Thursday, November 27, 2014

THROWBACK THURSDAY: Happy Thanksgiving from 1942!

Happy Thanksgiving, music fiends!

This week's Throwback Thursday goes back to 1942, when a funny little musical ensemble called The Schnickelfritz Band appeared in this wacky little clip I found when looking for something else on the old Youtube,

This is what you call your basic "soundie," which was the music video of the 1940s.

I think you'll recognize the tune.

Behold this little gem, produced Sam Coslow and directed by Josef Bern:





So who are these Schnickelfritzers?

According to a column in The Winona Post up in Minnesota by a writer named Frances Edstrom, they were  the house band at a Winona joint called the Sugar Loaf Tavern, "near the intersection of Hwy. 43 and Homer Road in West Burns Valley."

Edstrom writes:


Schnickelfritz was the moniker adopted by Freddie Fisher, a musician originally from Iowa. Freddie and his band, a forerunner of the Spike Jones type of entertainers, combining music with comedy routines, some rather irreverent ...

Schnickelfritz and the band worked with New York agents, had a recording contract with Decca Records, and were billed as "America's Most Unsophisticated Band!" and "Still the Biggest Novelty Recording Attraction."

After some time, Schnickelfritz and his band moved up to St. Paul, where they played at the Midway ...  It was in St. Paul that an agent of singing and movie star Rudy Vallee caught the Schnickelfritz show. He brought Rudy to see the band, and they signed Schnickelfritz to a contract for a movie.

The band appeared in several movies, as well as "soundies."

Fischer left Hollywood in the early '50s and moved to Aspen, Colorado, where, Edstrom said he "ran a novelty shop and played at the popular night club, the Red Onion."

xxxxxx

OK, that was the fun part of this post. Stop reading now if you don't want your Thanksgiving to be free of controversy and poltiics.

As for the song itself, it was a subject of controversy earlier this year when NPR did a story on its website about the minstrel show origins of the tune:

"There is simply no divorcing the song from the dozens of decades it was almost exclusively used for coming up with new ways to ridicule, and profit from, black people," writer Theodore R. Johnson wrote.

The story focuses on the use of the song by ice cream trucks. That's because a racist "coon song" in 1916 ("Nigger Loves His Watermelon" by Harry C. Browne, a popular purveyor of racist ditties in his day) refers to watermelon as the "colored man's ice cream."

Nasty stuff indeed.

The New Republic's John McWhorter responded to the NPR piece:

In pop culture of the early twentieth century, that tune is eternally associated with either its inoffensive, nonsensical lyrics or, when performed instrumentally, with farm animals and rural settings. For example, the man who scored Looney Tunes, Carl Stalling, used “Turkey in the Straw” constantly in scenes on farms and especially with chickens and the like. To grow up watching these cartoons was to have the tune hammered into one’s head, especially by Foghorn (“I say, that’s a joke, son!”) Leghorn. 

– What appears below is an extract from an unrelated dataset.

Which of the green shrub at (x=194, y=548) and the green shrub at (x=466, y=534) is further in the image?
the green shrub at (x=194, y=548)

So, what evidence supports the idea that in the 1920s, when these ice cream trucks became established, publicity executives were actually thinking of anti-“darky” doggerel when deciding what song the trucks would play? 

I'm sure this fight will continue. But I'm pretty sure that The  Schnickelfritz Band wasn't thinking about racist stereotypes when they filmed their version of  the song.

Whatever, may there be no straw in your turkey today.